MPI - Distributed Memory Parallelism
Last updated on 2024-02-06 | Edit this page
Estimated time: 12 minutes
Overview
Questions
- How do you utilize more than one shared memory node?
Objectives
- Demonstrate that distributed memory parallelism is useful for working with large data
- Demonstrate that distributed memory parallelism can lead to improved time to solution
Introduction
Distributed Memory Random Forest
Digit Recognition
R
suppressPackageStartupMessages(library(randomForest))
data(LetterRecognition, package = "mlbench")

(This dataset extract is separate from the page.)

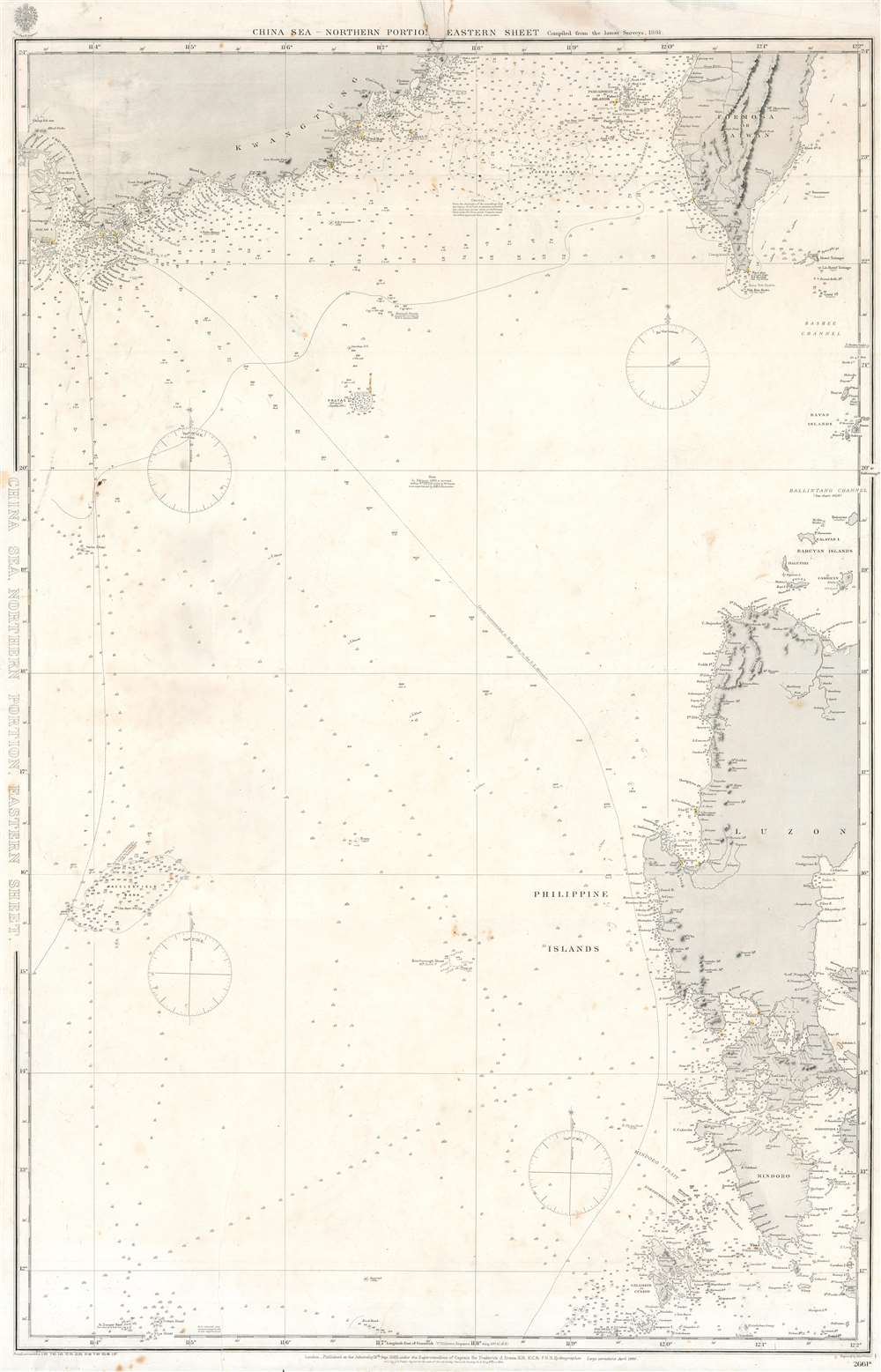 China Sea, Northern Portion, Eastern Sheet. - Main View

library(pbdMPI, quiet = TRUE) #<<
comm.set.seed(seed = 7654321, diff = FALSE) #<<
n = nrow(LetterRecognition)
n_test = floor(0.2 * n)
i_test = sample.int(n, n_test)
train = LetterRecognition[-i_test, ]
test = LetterRecognition[i_test, ][comm.chunk(n_test, form = "vector"), ] #<<
comm.set.seed(seed = 1234, diff = TRUE) #<<
my.rf = randomForest(lettr ~ ., train, ntree = comm.chunk(500), norm.votes = FALSE) #<<
rf.all = allgather(my.rf) #<<
rf.all = do.call(combine, rf.all) #<<
pred = as.vector(predict(rf.all, test))
correct = allreduce(sum(pred == test$lettr)) #<<
comm.cat("Proportion Correct:", correct/(n_test), "\n")
finalize()
Diamond Classification
R
library(randomForest)
data(diamonds, package = "ggplot2")
library(pbdMPI) #<<
comm.set.seed(seed = 7654321, diff = FALSE) #<<
n = nrow(diamonds)
n_test = floor(0.5 * n)
i_test = sample.int(n, n_test)
train = diamonds[-i_test, ]
test = diamonds[i_test, ][comm.chunk(n_test, form = "vector"), ] #<<
comm.set.seed(seed = 1e6 * runif(1), diff = TRUE) #<<
my.rf = randomForest(price ~ ., train, ntree = comm.chunk(100), norm.votes = FALSE) #<<
rf.all = allgather(my.rf) #<<
rf.all = do.call(combine, rf.all) #<<
pred = as.vector(predict(rf.all, test))
sse = sum((pred - test$price)^2)
comm.cat("MSE =", reduce(sse)/n_test, "\n")
finalize() #<<
BASH
#!/bin/bash
#SBATCH -J rf
#SBATCH -A CSC143
#SBATCH -p batch
#SBATCH --nodes=1
#SBATCH -t 00:40:00
#SBATCH --mem=0
#SBATCH -e ./rf.e
#SBATCH -o ./rf.o
#SBATCH --open-mode=truncate
cd ~/R4HPC/code_5
pwd
## modules are specific to andes.olcf.ornl.gov
module load openblas/0.3.17-omp
module load flexiblas
flexiblas add OpenBLAS $OLCF_OPENBLAS_ROOT/lib/libopenblas.so
export LD_PRELOAD=$OLCF_FLEXIBLAS_ROOT/lib64/libflexiblas.so
module load r
echo -e "loaded R with FlexiBLAS"
module list
time Rscript ../code_2/rf_serial.R
time mpirun --map-by ppr:1:node Rscript rf_mpi.R
time mpirun --map-by ppr:2:node Rscript rf_mpi.R
time mpirun --map-by ppr:4:node Rscript rf_mpi.R
time mpirun --map-by ppr:8:node Rscript rf_mpi.R
time mpirun --map-by ppr:16:node Rscript rf_mpi.R
time mpirun --map-by ppr:32:node Rscript rf_mpi.R
BASH
#!/bin/bash
#PBS -N rf
#PBS -l select=1:ncpus=32
#PBS -l walltime=00:05:00
#PBS -q qexp
#PBS -e rf.e
#PBS -o rf.o
cd ~/R4HPC/code_5
pwd
module load R
echo "loaded R"
time Rscript ../code_2/rf_serial.R
time mpirun --map-by ppr:1:node Rscript rf_mpi.R
time mpirun --map-by ppr:2:node Rscript rf_mpi.R
time mpirun --map-by ppr:4:node Rscript rf_mpi.R
time mpirun --map-by ppr:8:node Rscript rf_mpi.R
time mpirun --map-by ppr:16:node Rscript rf_mpi.R
time mpirun --map-by ppr:32:node Rscript rf_mpi.R